If this aspect sits in your natal chart, you already know one thing about yourself that is hard to put across to other people: there is pressure inside, all the time. Not anger, not irritation, not anxiety, but pressure — like a closed boiler with the temperature forever climbing. When you are busy with something, that pressure converts into work, and you get through in a day what stretches into a week for everyone else. When there is nothing to do, the pressure goes looking for a way out and finds it in irritability, in rows over nothing, in fast driving, in training yourself into the ground, or in the next crisis you quietly arranged for yourself just to have somewhere to pour the charge.
Mars conjunct Pluto does not make you an aggressive person; it makes you a person with a large capacity, and those are not the same thing. Aggression is always a reaction to a particular obstacle. A large capacity is simply a piece of equipment you carry regardless of circumstance, and it has to be handled as equipment: you need to know roughly how much charge is in it, where to point it, and what happens if you leave it with no channel at all. Most people who come to me with this combination tell a similar story. Before thirty, a run of conflicts, injuries and dramas. After thirty, a slow education in the fact that this energy has to be spent on purpose, or it will spend you.
In practical terms that means sport, but not as a hobby — as a form of hygiene. Strength work, martial arts, long walks under load, physical labour, anything that bleeds the pressure out of the system on a regular schedule. Without it, even a mild-mannered person with this conjunction starts finding themselves opponents, because with no opponent there is literally nowhere for the charge to go. The second channel is a profession with serious load behind it. Surgeons, rescuers, emergency-services people, turnaround managers, coaches — the list is long, and there is a logic running through it: every one of those callings makes intensity legitimate. They offer a culturally approved place where your power frightens nobody and is, instead, useful.
The blind spot in this combination is almost always the same. You do not notice how much your ordinary intensity presses on the people near you. What is a routine effort for you is, for most of them, already a battle. You say "calmly", but your voice sits a couple of tones lower and a notch louder than theirs. You suggest "let's talk it over", and in your head everyone has already been placed in their position. You "just gave an opinion", and two of the four people in the room can't lift their heads for a week afterwards. The most painful moment comes when you realise that the people who love you have gradually learnt to route around you — not because they distrust you, but because they have done the sum and decided the honest version will cost more than it's worth.

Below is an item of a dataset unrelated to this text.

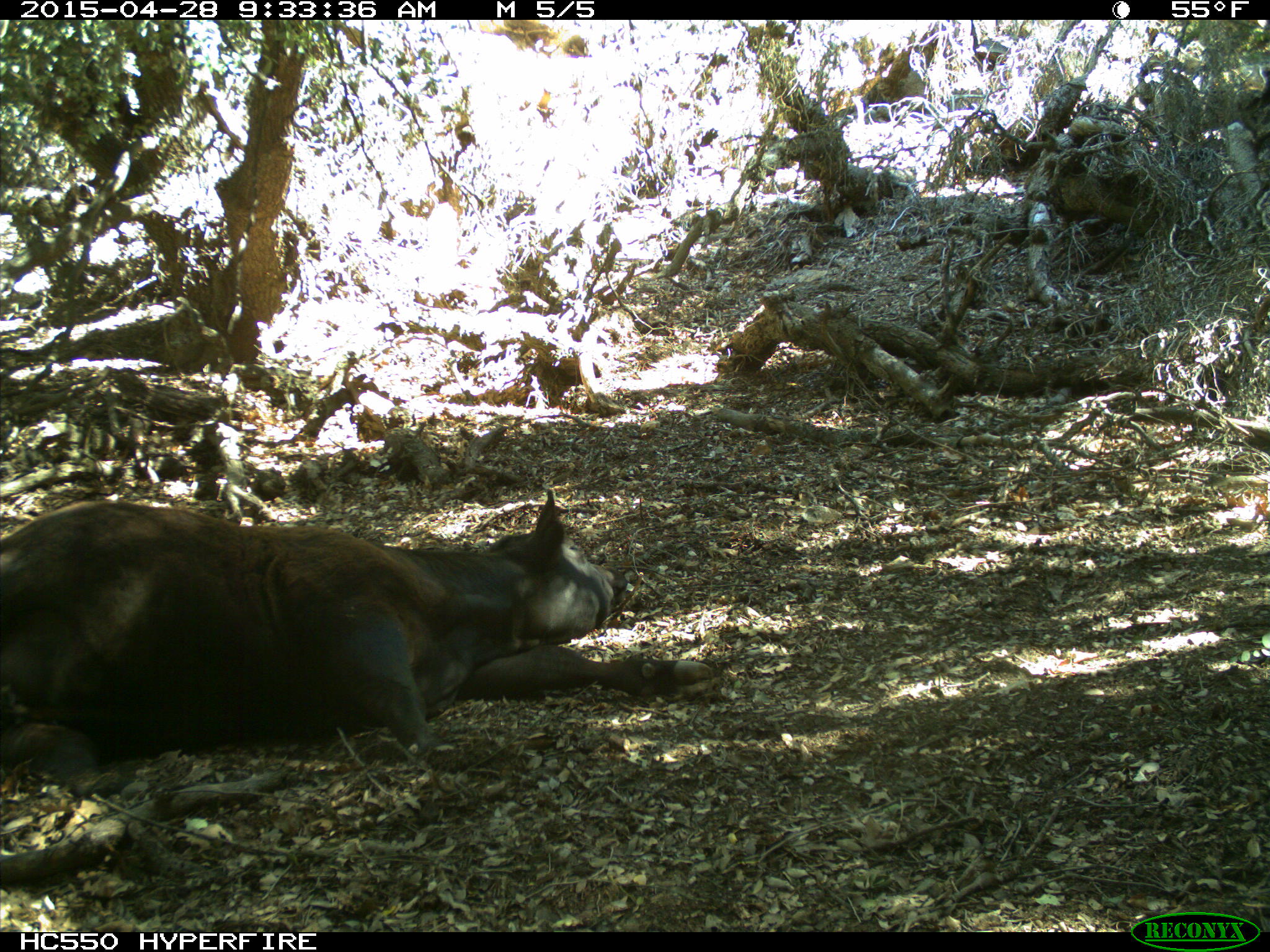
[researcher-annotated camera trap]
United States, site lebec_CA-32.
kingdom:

Working with this side does not begin with the exercise "speak more quietly". It begins with accepting that your baseline intensity is different, and that this is an objective fact, neither an insult nor a diagnosis. After that comes the slow business of reading a situation by the other person's reaction rather than by your own sense of it. If the person across from you has gone still, is answering in single words and is glancing towards the exit, that is the signal that you are already four notches above the level needed, even when you feel you have only just begun to warm up. Learning to take that feedback takes years, but it is the only way to keep the people you genuinely need close to you.
There is one more thing, and it is the quietest. You very probably have a theme you hide even from yourself: the theme of self-destruction. In the worst stretches a charge that has found no external opponent turns inward and starts attacking your own body, health, reputation, relationships. It happens without scenes, sometimes over years — one drink too many, a refusal to get checked over, reckless driving, a break with the very people who were helping. If any of that rings true, take it as a signal that there is no outer channel for the force right now, and it is time to build one. The healthy natal strategy with this conjunction is always a strategy of channels, not of suppression. If you want to understand which channels are open in your own chart, it is worth looking at the whole natal chart together, because Mars conjunct Pluto works in concert with the houses and signs it falls in. Read it, throughout, as a way to know yourself a little better — not as a fixed sentence.